Possiamo comunque affermare, che la Vuelle non si sarebbe mai ripresa da una sconfitta con la Betaland e che, anche dal punto di vista psicologico, oltre che matematico, questi due punti sono fondamentali per poter provare a raggiungere quota 18, che a nove giornate dalla fine, dovrebbe rappresentare la quota salvezza, con la consapevolezza che potrebbe essere raggiunta sia dai siciliani, che dalla Vuelle, che al quel punto retrocederebbe per la famigerata differenza canestri.

Rotnei Clarke (Foto Filippo Baioni)

Rotnei Clarke (Foto Filippo Baioni)

Ma siamo vivi, come ha affermato nel post partita coach Leka, che nell’intervallo ha cercato di motivare i suoi giocatori, spronandoli a tirare fuori tutto quello che gli era rimasto in corpo, altrimenti le restanti nove giornate, sarebbero state un triste avvicinamento alla retrocessione, l’impressione è che questa Vuelle non giochi tranquilla e che abbia bisogno di un’altra vittoria per liberarsi dalla scimmia sulle spalle, quella che certamente pesa sulla schiena di Ceron ed Omogbo, i due più insicuri della squadra, quelli che avrebbero voglia di spaccare il mondo, ma finiscono spesso per fare danni, con il capitano che non riesce a trovare i suoi tiri e continua a forzare le conclusioni, mentre il nigeriano è in un momento di chiara confusione tecnica, diviso tra la voglia di tirare da tre 10 volte a partita e la necessità di essere più presente dentro l’area, soprattutto a rimbalzo.

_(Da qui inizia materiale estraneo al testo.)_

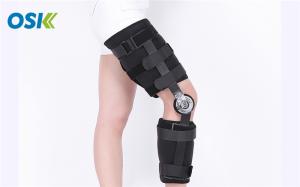 China Unisex Hinged Orthopedic Leg Braces , Open Patella Bilateral Leg Braces wholesale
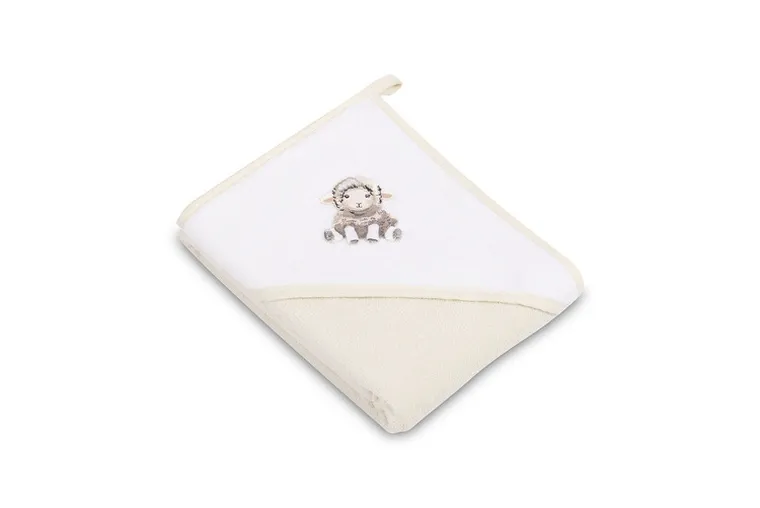 Sensillo, okrycie kąpielowe, sheep, beige, 80-80 cm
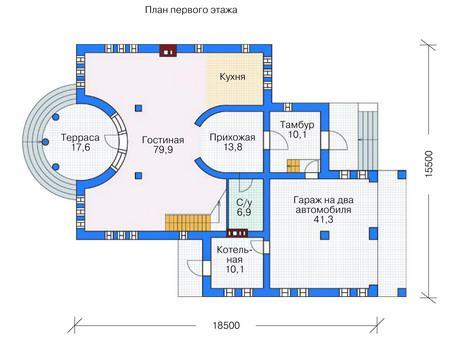 Планировка проекта дома №36-59 36-59_1.jpg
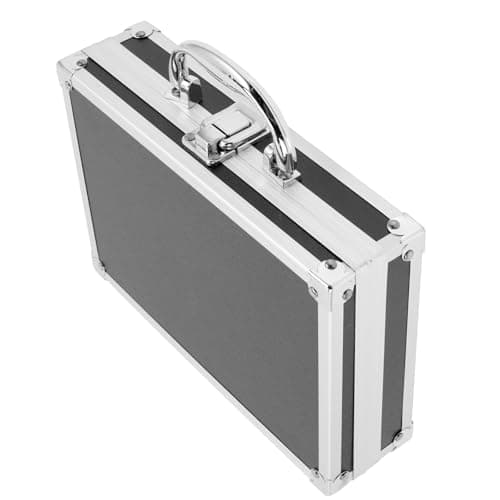 COOPHYA Portable Travel Case and Multi-purposes Tool Case with Large Capacity Design and Sturdy Aluminum Alloy Material Suitable for Tools and Jewelry Organizing at Back to School Party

Per Clarke, invece più che un problema psicologico, sembra un problema di adattamento alla nuova realtà, che non è la medesima che aveva lasciato dodici mesi fa, perché questa squadra è diversa rispetto alla precedente, ed è chiaro che il pallino in mano lo dovrà continuare ad avere Moore, mentre Rotnei dovrà cercare di convivere con Dallas e convincerlo a dividersi i ruoli, sfruttando ognuno il suo punto di forza. Dal punto di vista statistico, la partita contro la Betaland è stata esplicativa, con Rotnei che ogni volta che ha provato ad entrare in area è stato respinto dalla difesa siciliana e per produrre punti è dovuto ricorrere al più affidabile tiro da tre, mentre a Dallas le triple non sono mai entrate e i suoi 17 punti sono arrivati da sotto e dai liberi conquistati dopo aver subito fallo in entrata, così sembra chiaro che i due dovranno dividersi i compiti e che dovranno cercarsi di passare il pallone con il giusto timing, per rendere al meglio.

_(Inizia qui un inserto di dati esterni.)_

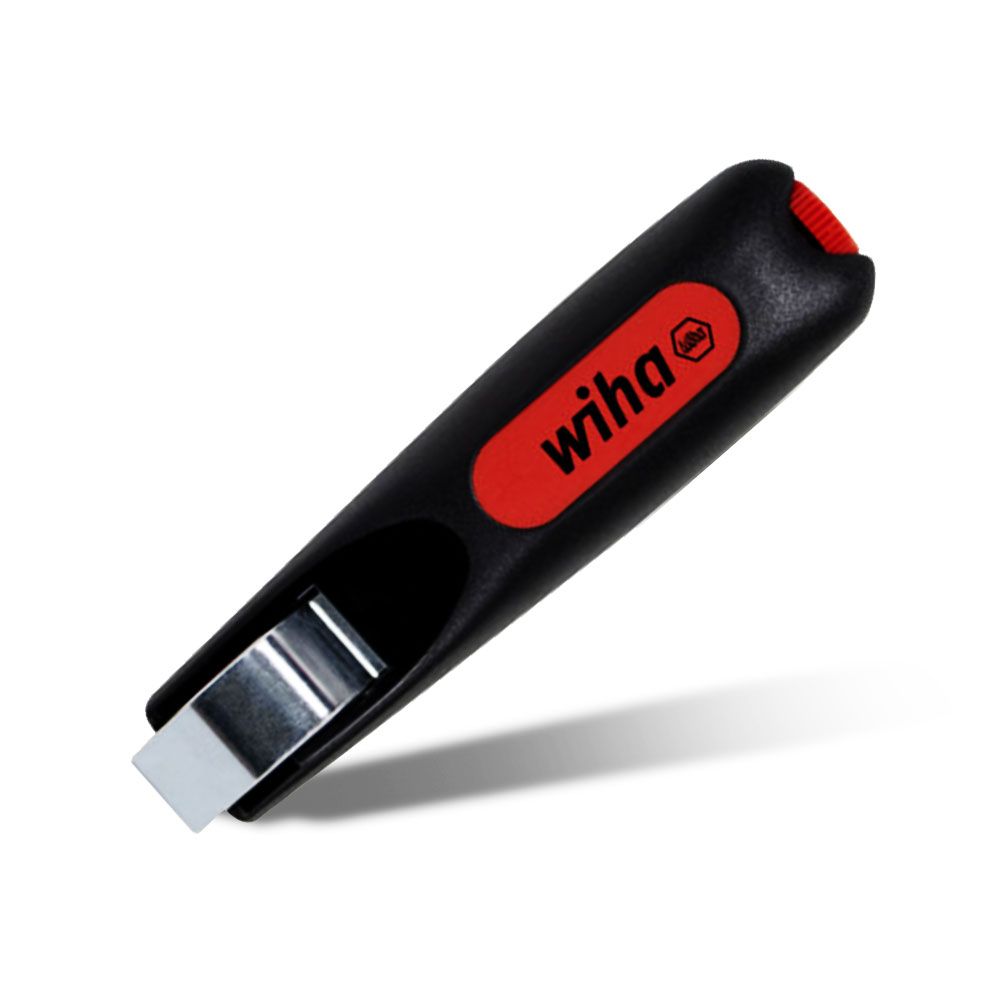 Wiha 44240 130mm (5-1/8") Stripping Tool with Self-Rotating Drag Blade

Mancano nove giornate alla fine del campionato, che non saranno nove finali, perché almeno tre partite sono assolutamente fuori dalla nostra portata e siamo della teoria, che per considerarle delle finali, si dovrebbe aver vinto prima i quarti e le semifinali, ma è chiaro che si dovranno cercare queste famigerate quattro vittorie nei prossimi turni, tornando a vincere in trasferta, cominciando magari dalla prossima.

 

DAGLI ALTRI PARQUET

Si consolida la coppia al comando, dopo le importanti vittorie in trasferta, conquistate da Venezia a Torino e da Milano a Bologna, ad inseguire le capolista c’è sempre Avellino, che si sbarazza senza troppi problemi di Brindisi, mentre Brescia dovrà aspettare il 4 aprile per giocare la sua partita contro Reggio Emilia, dato che la Grissin Bon mercoledì giocherà gara 3 dei quarti di finale di Eurocup, contro lo Zenit. Sassari vince lo scontro diretto contro Cremona, ribaltando anche la differenza canestri, salendo così al sesto posto, in compagnia di Cantù, che rifila un ventello a Pistoia nel posticipo, e di Trento, brava a superare, sabato sera, una coriacea Varese.